Fıtır bayramı, kendisine özgü ibadet ve ameller içermektedir. Masumların (as) rivayetleri de bu doğrultuda olmakla birlikte birkaç özel duaya da işaret etmektedir.
Masumların (a.s) sözlerinden de istifade edildiği üzere Fıtır bayramı günü, ödül alma günüdür. Buna binaen bu günde insanın çokça dua edip Allah'ı anması ve gününü miskin ve tembel bir şekilde geçirmeyip dünya ve ahiret hayrını elde etmek için çaba göstermesi müstehaptır. Bayram namazının kunutunda şöyle diyoruz: "İlahi! Müslümanlara bayram, Muhammed'e ve Onun ailesine birikim, şeref, keramet ve fazilet karar kıldığın bu gün hakkına; senden Muhammed ve Ehlibeyt'ine salat etmeni ve beni Muhammed ve Ehlibeyt'ini dahil ettiğin her hayra dahil etmeni, Muhammed ve Ehlibeyt'ini uzak tuttuğun her kötülükten beni de uzak tutmanı istiyorum senden. Salat ve selamın ona ve Ehlibeyt'ine olsun. Ey Rabbim! Senden, senin layık kullarının istediklerini talep ediyor, çekinen kullarının sana sığındığı şeylerden ben de sana sığınıyorum."

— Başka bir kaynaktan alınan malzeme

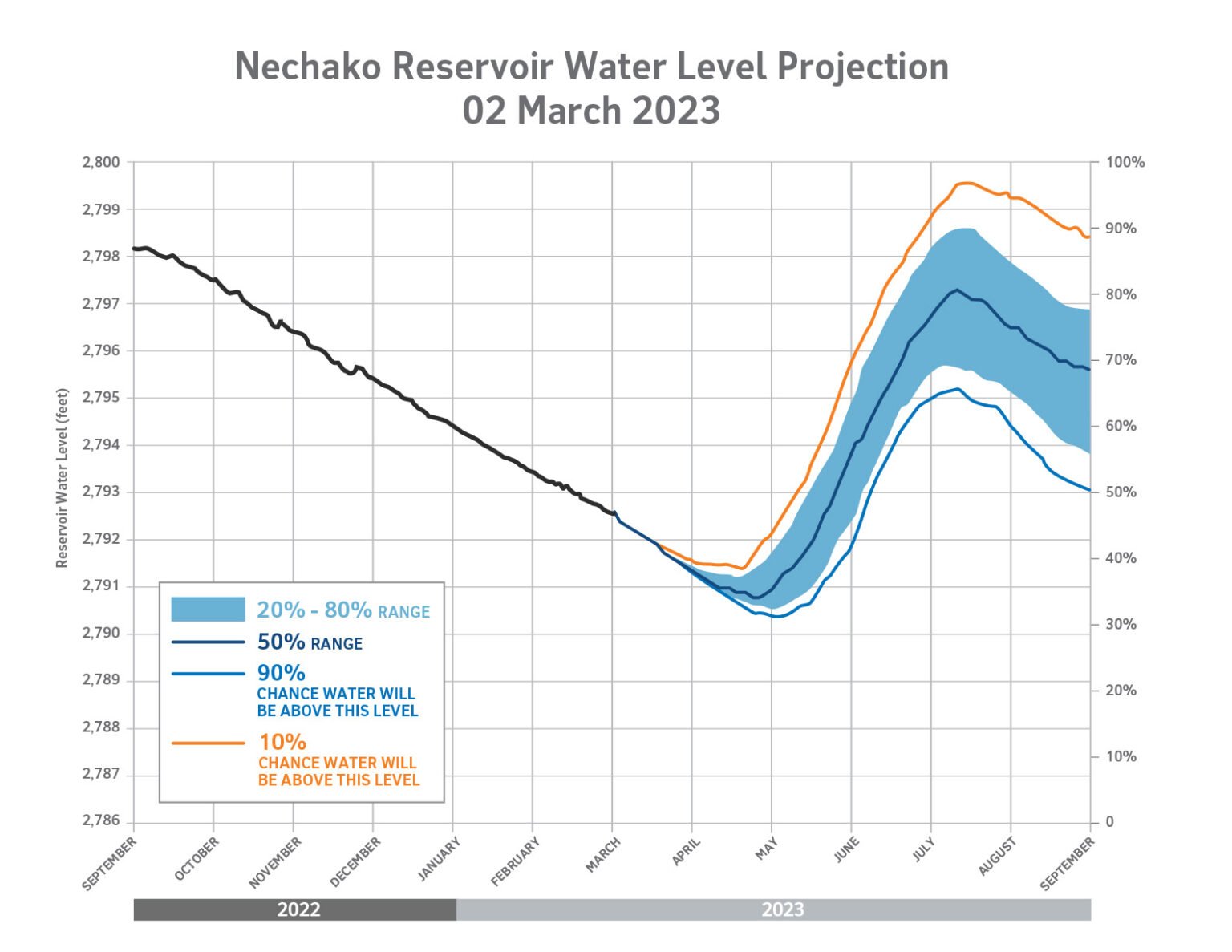 Nechako Reservoir Water Level Projection
02 March 2023

Reservoir Water Level (feet)

2,800
2,799
2,798
2,797
2,796
2,795
2,794
2,793
2,792
2,791
2,790
2,789
2,788
2,787
2,786

100%
90%
80%
70%
60%
50%
40%
30%
20%
10%
0

20% - 80% RANGE
50% RANGE
90% CHANCE WATER WILL BE ABOVE THIS LEVEL
10% CHANCE WATER WILL BE ABOVE THIS LEVEL

SEPTEMBER
OCTOBER
NOVEMBER
DECEMBER
JANUARY
FEBRUARY
MARCH
APRIL
MAY
JUNE
JULY
AUGUST
SEPTEMBER

2022
2023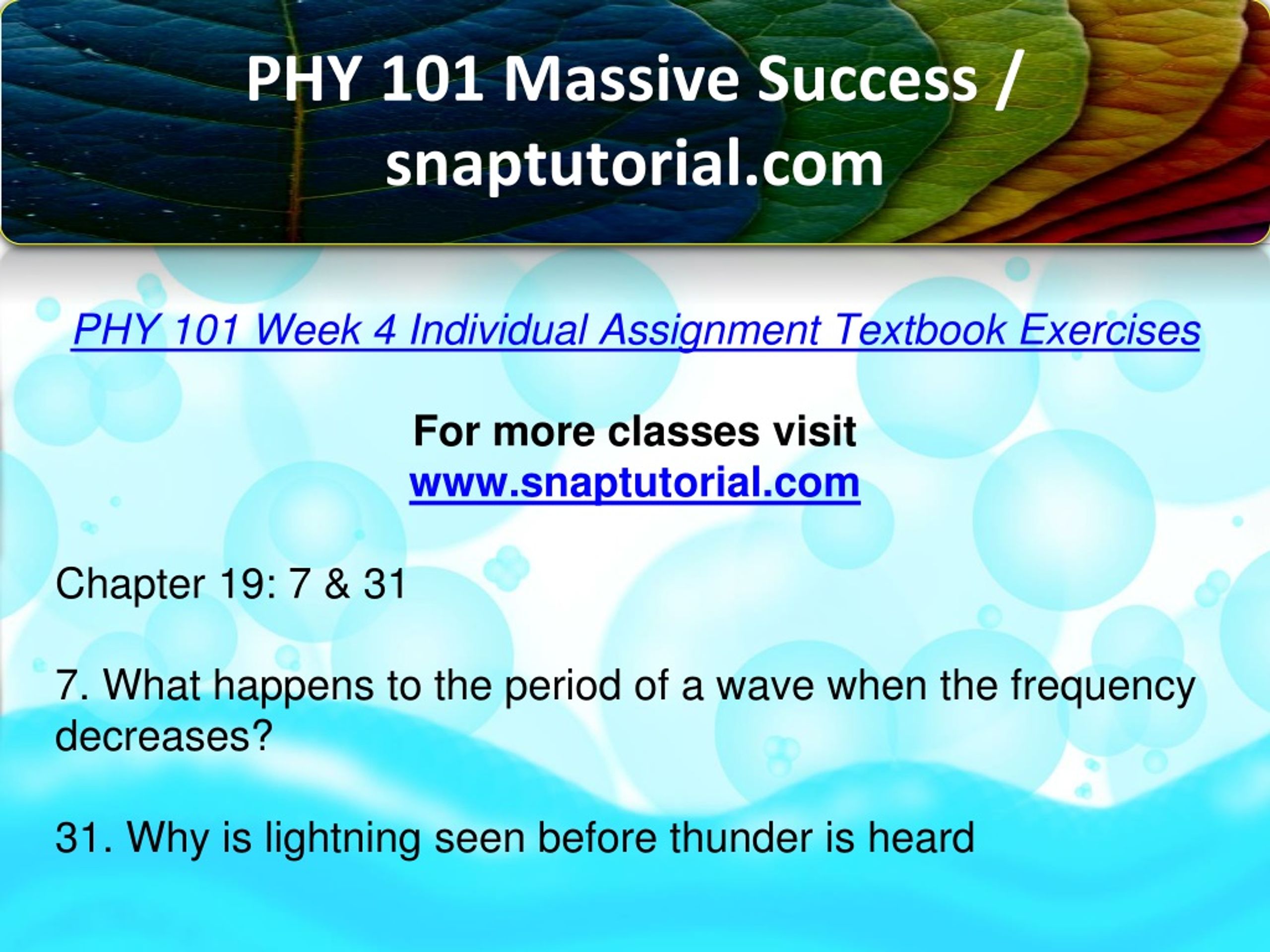 PHY 101 Massive Success / snaptutorial.com

PHY 101 Week 4 Individual Assignment Textbook Exercises

For more classes visit
www.snaptutorial.com

Chapter 19: 7 & 31

7. What happens to the period of a wave when the frequency decreases?

31. Why is lightning seen before thunder is heard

Yine Sahife-i Seccadiye'de İmam Seccad (a.s)'dan mübarek ramazan ayına veda ve gelecek olan Fıtır bayramını karşılama münasebetiyle rivayet edilen bir duada şöyle geçmekte:
"Ey Rabbim! Muhammed'e ve Ehlibeyt'ine selam eyle ve bu ayda musibetimizi telafi et.
Ve Fıtır gününü bizim için seçkin ve mübarek bir bayrama dönüştür. En iyi gün, affına mazhar olduğumuz ve günahlarımızın yıkandığı gündür. O halde bu günü hakkımızda en iyi gün karar kıl. Allah'ım gizlide ve aşikârda günahtan uzak durmayı nasip et bize. Ey Rabbim! Bu Fıtır bayramımızda ki müminler için mutluluk ve bayram, Müslümanlar için toplanma ve birbirlerini gözetme günü olarak tayin ettin bulaştığımız her günahtan, yaptığımız her kötü işten ve hareketimize, dış görünüşümüze yansıyan, yakışık almayan her niyetimizden, bu günde sana yöneliyor ve tövbe ediyoruz. Öyle bir tövbe ki onda asla günaha dönüş olmasın. Öyle bir dönüş ki onda asla masiyete meyil olmasın.
İlahi! Bu bayramı bütün müminlere mübarek kıl. Ve bu günde sana yönelme başarısını ve tevfikini, günahlardan tövbeyi inayet buyur..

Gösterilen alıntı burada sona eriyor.